::: PROVIDED ENTRIES
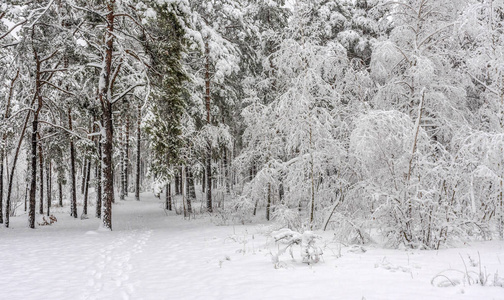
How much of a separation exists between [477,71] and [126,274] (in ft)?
32.2

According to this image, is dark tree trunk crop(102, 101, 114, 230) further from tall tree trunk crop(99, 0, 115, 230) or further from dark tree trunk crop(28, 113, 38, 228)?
dark tree trunk crop(28, 113, 38, 228)

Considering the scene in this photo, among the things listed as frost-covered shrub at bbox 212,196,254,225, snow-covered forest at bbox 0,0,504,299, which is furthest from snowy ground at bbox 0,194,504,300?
frost-covered shrub at bbox 212,196,254,225

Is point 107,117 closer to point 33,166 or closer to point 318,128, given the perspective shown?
point 33,166

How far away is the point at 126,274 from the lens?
6215 millimetres

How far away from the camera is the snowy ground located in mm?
4188

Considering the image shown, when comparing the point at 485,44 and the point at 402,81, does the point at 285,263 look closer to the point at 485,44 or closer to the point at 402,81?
the point at 402,81

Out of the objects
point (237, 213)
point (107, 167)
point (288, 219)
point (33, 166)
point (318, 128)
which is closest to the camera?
point (318, 128)

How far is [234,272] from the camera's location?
575 centimetres

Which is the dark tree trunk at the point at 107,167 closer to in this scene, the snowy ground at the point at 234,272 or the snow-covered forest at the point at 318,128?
the snow-covered forest at the point at 318,128

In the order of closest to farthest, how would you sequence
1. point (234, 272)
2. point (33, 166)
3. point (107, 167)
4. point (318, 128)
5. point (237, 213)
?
point (234, 272) → point (318, 128) → point (107, 167) → point (237, 213) → point (33, 166)

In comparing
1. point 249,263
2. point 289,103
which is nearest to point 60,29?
point 289,103

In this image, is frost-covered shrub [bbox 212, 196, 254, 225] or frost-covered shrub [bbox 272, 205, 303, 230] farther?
frost-covered shrub [bbox 212, 196, 254, 225]

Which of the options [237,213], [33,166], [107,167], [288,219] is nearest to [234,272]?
[288,219]

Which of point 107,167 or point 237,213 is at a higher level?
point 107,167
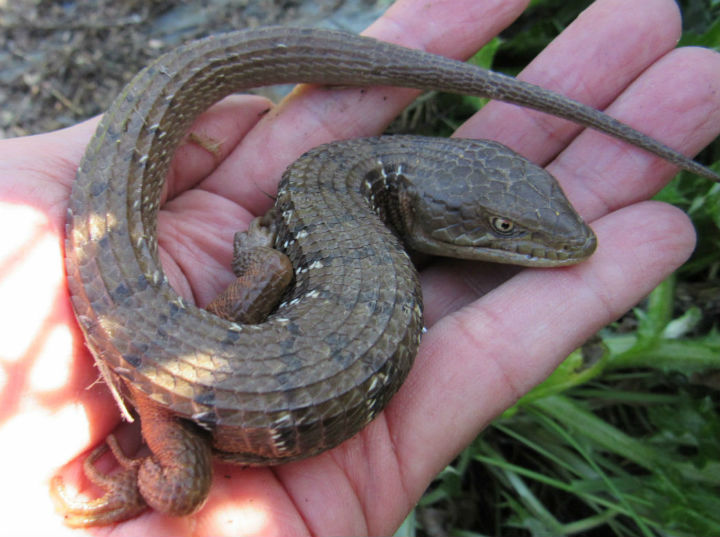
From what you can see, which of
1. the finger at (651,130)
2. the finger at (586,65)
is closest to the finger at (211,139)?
the finger at (586,65)

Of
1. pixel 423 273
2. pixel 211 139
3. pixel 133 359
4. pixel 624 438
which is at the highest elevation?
pixel 211 139

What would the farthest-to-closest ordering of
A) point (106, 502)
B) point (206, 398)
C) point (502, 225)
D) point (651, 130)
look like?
point (651, 130)
point (502, 225)
point (106, 502)
point (206, 398)

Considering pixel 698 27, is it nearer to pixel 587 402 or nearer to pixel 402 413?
pixel 587 402

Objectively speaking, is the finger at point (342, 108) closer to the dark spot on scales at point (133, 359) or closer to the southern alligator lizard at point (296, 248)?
the southern alligator lizard at point (296, 248)

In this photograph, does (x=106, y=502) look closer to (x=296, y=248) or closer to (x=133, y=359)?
(x=133, y=359)

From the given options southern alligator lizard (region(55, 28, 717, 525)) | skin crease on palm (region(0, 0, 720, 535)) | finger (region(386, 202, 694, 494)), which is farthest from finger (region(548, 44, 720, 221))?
finger (region(386, 202, 694, 494))

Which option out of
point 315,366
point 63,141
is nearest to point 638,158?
point 315,366

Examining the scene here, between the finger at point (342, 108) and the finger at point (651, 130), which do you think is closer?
the finger at point (651, 130)

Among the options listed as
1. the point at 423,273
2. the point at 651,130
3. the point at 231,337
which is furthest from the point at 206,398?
the point at 651,130
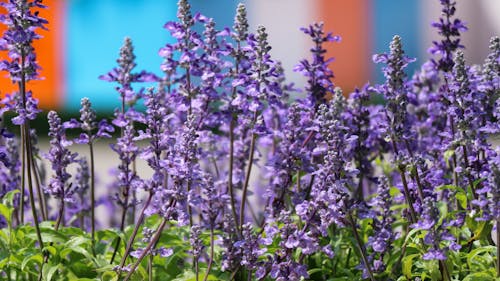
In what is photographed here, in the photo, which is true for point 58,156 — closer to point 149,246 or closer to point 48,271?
point 48,271

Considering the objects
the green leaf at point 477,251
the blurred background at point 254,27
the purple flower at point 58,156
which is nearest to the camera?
the green leaf at point 477,251

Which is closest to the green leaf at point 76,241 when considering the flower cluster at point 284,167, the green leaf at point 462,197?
the flower cluster at point 284,167

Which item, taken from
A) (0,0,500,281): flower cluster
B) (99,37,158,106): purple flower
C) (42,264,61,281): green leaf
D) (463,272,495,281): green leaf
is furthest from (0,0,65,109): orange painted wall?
(463,272,495,281): green leaf

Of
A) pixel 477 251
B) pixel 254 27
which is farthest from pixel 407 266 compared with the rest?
pixel 254 27

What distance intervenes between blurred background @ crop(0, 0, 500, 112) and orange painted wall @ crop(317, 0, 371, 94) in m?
0.03

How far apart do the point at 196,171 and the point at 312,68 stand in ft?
5.43

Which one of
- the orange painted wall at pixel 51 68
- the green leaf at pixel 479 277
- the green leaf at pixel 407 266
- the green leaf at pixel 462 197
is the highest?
the orange painted wall at pixel 51 68

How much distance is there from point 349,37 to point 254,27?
2.86 meters

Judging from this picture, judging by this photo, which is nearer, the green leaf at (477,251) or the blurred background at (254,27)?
the green leaf at (477,251)

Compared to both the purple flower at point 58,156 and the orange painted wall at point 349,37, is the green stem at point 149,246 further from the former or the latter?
the orange painted wall at point 349,37

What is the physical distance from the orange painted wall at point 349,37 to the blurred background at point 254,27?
0.10ft

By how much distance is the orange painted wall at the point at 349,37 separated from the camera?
84.7 feet

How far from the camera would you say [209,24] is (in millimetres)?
5441

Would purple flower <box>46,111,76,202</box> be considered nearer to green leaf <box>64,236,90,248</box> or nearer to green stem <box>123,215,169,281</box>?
green leaf <box>64,236,90,248</box>
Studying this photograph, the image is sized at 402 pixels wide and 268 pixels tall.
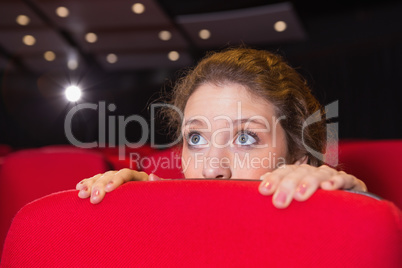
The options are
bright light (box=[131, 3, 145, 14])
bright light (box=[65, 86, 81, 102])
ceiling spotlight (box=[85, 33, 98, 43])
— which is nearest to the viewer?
bright light (box=[131, 3, 145, 14])

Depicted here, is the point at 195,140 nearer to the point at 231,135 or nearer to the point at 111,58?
the point at 231,135

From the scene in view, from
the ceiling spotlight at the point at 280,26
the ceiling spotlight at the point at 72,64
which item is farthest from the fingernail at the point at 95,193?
the ceiling spotlight at the point at 72,64

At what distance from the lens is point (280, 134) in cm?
107

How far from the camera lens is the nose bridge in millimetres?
892

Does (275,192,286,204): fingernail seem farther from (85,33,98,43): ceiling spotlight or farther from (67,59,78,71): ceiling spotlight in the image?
Answer: (67,59,78,71): ceiling spotlight

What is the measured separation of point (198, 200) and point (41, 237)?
0.19 meters

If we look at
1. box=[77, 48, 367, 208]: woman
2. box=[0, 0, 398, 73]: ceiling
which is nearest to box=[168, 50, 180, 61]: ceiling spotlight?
box=[0, 0, 398, 73]: ceiling

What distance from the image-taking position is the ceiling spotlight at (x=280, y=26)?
17.0 feet

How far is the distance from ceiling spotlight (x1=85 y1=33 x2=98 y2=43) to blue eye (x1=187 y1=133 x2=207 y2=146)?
5164 mm

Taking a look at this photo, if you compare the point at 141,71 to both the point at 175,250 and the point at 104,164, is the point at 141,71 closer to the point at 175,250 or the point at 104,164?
the point at 104,164

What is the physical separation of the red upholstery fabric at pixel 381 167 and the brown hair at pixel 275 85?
0.37 ft

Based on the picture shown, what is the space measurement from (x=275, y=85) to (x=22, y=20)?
203 inches

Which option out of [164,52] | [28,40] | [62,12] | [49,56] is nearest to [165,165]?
[62,12]

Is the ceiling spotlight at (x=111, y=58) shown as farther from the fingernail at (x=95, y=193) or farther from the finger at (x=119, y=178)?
the fingernail at (x=95, y=193)
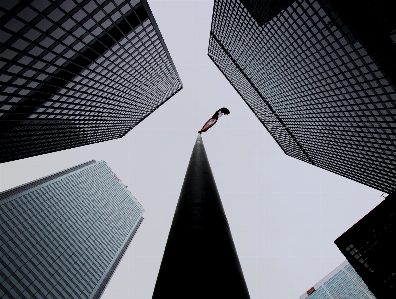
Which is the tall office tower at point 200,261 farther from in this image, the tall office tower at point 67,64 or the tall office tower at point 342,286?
the tall office tower at point 342,286

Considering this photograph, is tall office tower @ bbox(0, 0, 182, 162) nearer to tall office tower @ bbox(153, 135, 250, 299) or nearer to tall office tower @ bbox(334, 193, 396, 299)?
tall office tower @ bbox(153, 135, 250, 299)

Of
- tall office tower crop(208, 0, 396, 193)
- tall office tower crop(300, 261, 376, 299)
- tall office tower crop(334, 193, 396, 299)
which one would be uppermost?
tall office tower crop(208, 0, 396, 193)

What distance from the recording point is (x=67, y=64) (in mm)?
42344

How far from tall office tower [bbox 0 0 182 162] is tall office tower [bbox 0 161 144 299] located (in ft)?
86.8

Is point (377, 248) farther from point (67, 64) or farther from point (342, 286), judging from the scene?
point (342, 286)

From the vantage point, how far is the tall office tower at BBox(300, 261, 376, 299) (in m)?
133

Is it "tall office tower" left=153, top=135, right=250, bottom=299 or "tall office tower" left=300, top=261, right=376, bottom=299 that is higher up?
"tall office tower" left=153, top=135, right=250, bottom=299

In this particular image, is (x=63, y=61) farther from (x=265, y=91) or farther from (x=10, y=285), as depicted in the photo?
(x=265, y=91)

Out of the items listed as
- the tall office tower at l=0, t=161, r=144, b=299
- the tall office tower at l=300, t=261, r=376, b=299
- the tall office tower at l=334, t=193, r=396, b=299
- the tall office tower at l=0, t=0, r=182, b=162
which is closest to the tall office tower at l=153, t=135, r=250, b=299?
the tall office tower at l=0, t=0, r=182, b=162

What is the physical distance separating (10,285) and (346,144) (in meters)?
94.0

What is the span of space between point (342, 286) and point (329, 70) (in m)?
133

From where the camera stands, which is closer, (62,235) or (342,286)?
(62,235)

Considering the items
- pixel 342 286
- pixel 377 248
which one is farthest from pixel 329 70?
pixel 342 286

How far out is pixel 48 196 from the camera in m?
109
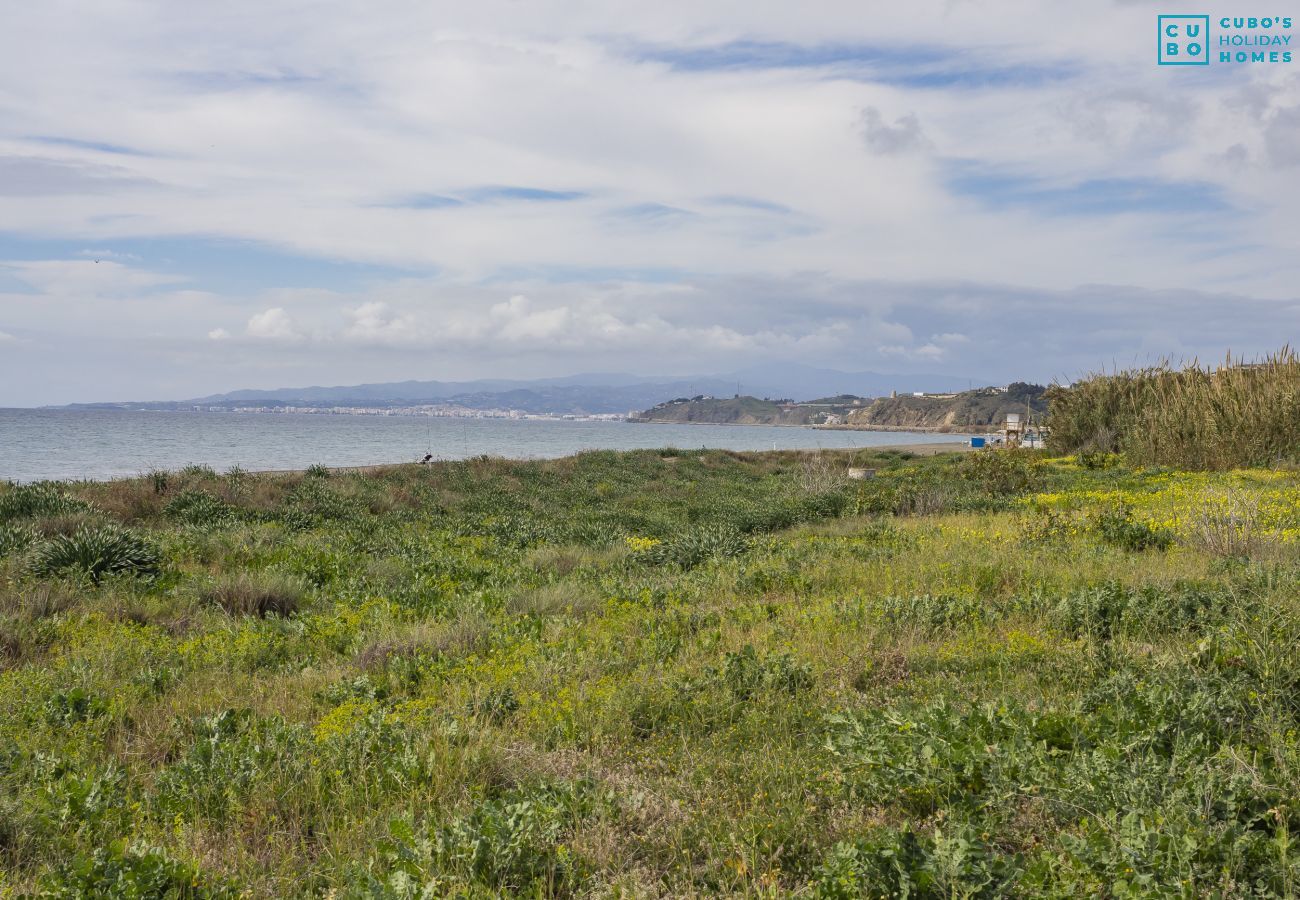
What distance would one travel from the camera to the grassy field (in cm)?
332

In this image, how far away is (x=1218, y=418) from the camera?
21.3m

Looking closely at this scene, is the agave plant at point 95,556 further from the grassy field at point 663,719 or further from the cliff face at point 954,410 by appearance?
the cliff face at point 954,410

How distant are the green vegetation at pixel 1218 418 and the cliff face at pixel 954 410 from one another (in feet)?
330

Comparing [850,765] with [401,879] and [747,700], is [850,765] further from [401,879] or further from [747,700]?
[401,879]

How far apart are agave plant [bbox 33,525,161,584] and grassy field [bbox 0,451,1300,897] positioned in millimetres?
51

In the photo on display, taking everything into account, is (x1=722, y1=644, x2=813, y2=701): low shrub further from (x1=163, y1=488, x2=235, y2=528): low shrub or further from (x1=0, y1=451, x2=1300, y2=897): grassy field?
(x1=163, y1=488, x2=235, y2=528): low shrub

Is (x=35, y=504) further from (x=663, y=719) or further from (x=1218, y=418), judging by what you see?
(x=1218, y=418)

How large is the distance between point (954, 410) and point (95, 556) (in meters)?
151

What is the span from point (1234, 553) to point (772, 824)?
9.32 metres

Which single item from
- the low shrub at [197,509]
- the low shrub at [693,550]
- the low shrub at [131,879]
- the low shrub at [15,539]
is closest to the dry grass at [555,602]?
the low shrub at [693,550]

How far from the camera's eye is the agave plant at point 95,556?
9523 millimetres

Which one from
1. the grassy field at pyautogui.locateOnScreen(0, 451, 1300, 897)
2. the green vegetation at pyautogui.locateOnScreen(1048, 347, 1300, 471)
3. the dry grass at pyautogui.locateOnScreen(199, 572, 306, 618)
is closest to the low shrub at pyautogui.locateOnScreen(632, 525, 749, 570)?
the grassy field at pyautogui.locateOnScreen(0, 451, 1300, 897)

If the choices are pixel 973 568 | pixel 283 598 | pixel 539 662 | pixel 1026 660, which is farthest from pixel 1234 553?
pixel 283 598

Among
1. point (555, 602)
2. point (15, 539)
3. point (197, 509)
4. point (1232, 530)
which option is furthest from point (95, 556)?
point (1232, 530)
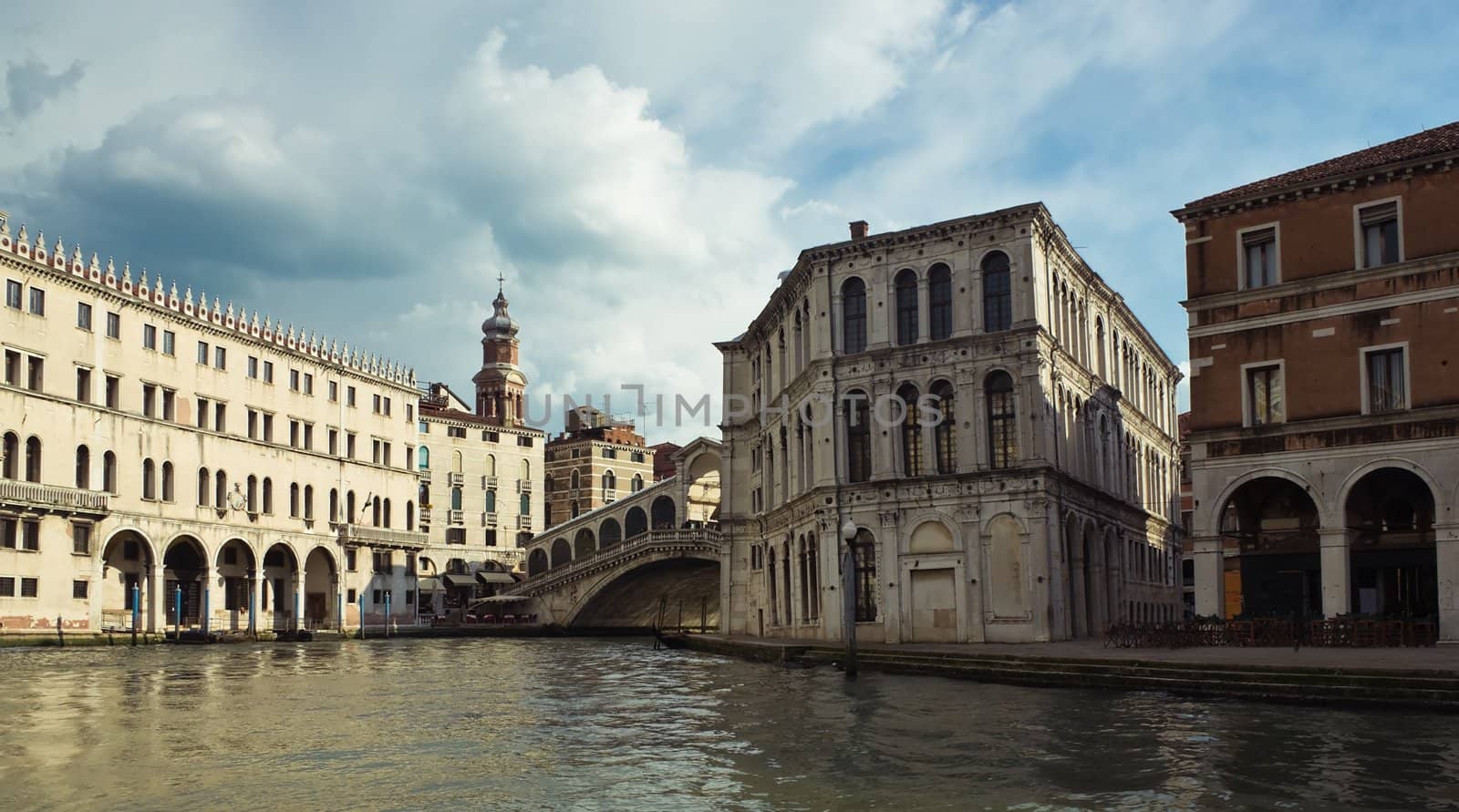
::::::
### [AIM OF THE TASK]
Recast the entries from the line containing "Is (x=35, y=504)" through the line containing "9.32 metres" as a two-column CSV with the headers entry_text and answer. Give one row per entry, and put each value in a single quoted field with any line breaks replaced by spaces.

### [ANSWER FOR THE TASK]
entry_text,answer
"Is (x=35, y=504) further from (x=663, y=719) or further from (x=1218, y=418), judging by what you see?","(x=1218, y=418)"
"How large is the distance between point (954, 410) and point (95, 556) (in meters)?","151"
"What is the span from point (1234, 553) to point (772, 824)?","9.32 metres"